Governor Pat Quinn today hosted a town hall meeting with students at Julian Middle School about the urgent need for pension and Medicaid reform. With just 9 days left before the end of spring legislative session, the governor continued his push to stabilize Illinois' Medicaid and pension systems and educate the public about our fiscal challenges. During the visit, Governor Quinn took questions from 8th graders about their stake in what happens in Springfield this session and the impact that these two issues have on the future of Illinois.
"At its core, this battle to resolve our fiscal challenges is about the future of our children," Governor Quinn said. "If we want to educate our kids and ensure they are ready for the workforce, our moment is now. We must assume responsibility to build a better future for our children. We must work together to get these vital reforms done."

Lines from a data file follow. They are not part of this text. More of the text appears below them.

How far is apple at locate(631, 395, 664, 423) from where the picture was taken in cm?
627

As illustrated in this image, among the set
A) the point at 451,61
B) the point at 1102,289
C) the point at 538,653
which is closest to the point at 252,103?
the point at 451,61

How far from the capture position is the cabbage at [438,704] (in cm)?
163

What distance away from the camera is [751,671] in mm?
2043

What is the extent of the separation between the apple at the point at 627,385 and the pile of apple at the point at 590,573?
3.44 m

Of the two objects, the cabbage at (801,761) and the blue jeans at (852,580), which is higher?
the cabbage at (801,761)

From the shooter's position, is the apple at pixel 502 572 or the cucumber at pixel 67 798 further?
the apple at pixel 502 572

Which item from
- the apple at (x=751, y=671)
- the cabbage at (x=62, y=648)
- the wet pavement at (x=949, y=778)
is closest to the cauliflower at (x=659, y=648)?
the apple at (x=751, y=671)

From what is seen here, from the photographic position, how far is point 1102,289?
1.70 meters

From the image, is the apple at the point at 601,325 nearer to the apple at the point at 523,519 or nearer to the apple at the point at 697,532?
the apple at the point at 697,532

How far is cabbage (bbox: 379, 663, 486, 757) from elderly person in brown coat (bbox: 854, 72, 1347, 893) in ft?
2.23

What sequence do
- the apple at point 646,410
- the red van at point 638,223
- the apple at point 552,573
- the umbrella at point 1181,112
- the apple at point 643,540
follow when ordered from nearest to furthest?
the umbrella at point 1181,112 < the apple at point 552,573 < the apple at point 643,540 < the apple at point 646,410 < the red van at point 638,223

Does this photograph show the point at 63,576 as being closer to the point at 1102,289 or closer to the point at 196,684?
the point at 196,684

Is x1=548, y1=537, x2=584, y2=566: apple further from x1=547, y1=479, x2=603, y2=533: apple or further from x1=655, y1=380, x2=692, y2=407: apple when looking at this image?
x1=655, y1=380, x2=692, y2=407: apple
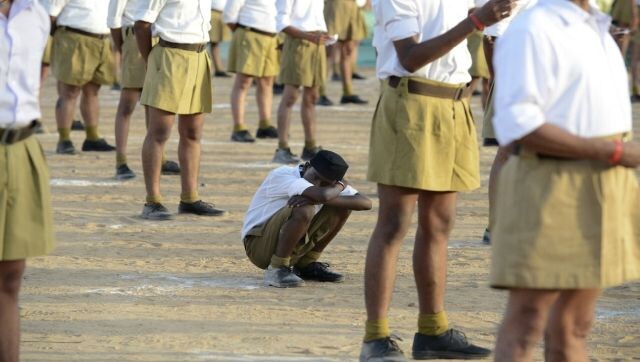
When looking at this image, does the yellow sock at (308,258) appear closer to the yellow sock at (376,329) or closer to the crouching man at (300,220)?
the crouching man at (300,220)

During the discussion at Julian Middle School, students had the opportunity to ask Governor Quinn questions about what state government does, how it is funded and why they should get involved in causes they believe in. The governor explained how education funding is being squeezed by the unsustainable growth in the Medicaid and pension systems, and what can be done to rescue the systems to ensure their sustainability for generations to come.
Public pensions and Medicaid currently take up 39% of state general revenue spending, and will grow to 50% next year without major reforms. Inaction could also severely limit the state's ability to fund core services like education and public safety, threaten the state's credit rating and hurt the long-term sustainability of both systems. The visit comes a day after the Medicaid restructuring legislation was filed to reform Illinois' Medicaid system and the Illinois Farm Bureau added its support to the governor's plans to rescue and stabilize Illinois' broken pension and Medicaid systems.

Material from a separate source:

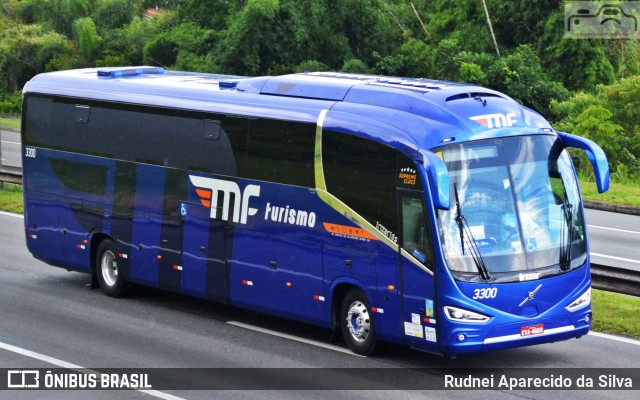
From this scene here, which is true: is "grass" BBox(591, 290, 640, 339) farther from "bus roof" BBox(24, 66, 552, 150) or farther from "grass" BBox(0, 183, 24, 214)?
"grass" BBox(0, 183, 24, 214)

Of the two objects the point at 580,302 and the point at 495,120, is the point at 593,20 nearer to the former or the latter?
the point at 495,120

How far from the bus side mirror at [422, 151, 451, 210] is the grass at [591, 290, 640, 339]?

Governor Quinn's plan to stabilize public pensions would save taxpayers up to $85 billion, eliminate the unfunded liability over 30 years and allow public employees who have faithfully contributed to the system to continue to receive pension benefits. His Medicaid restructuring plan would create $2.7 billion in savings by cutting waste, fraud and abuse; raising the price of cigarettes by one dollar, and bringing in dollar-for-dollar federal matching funds.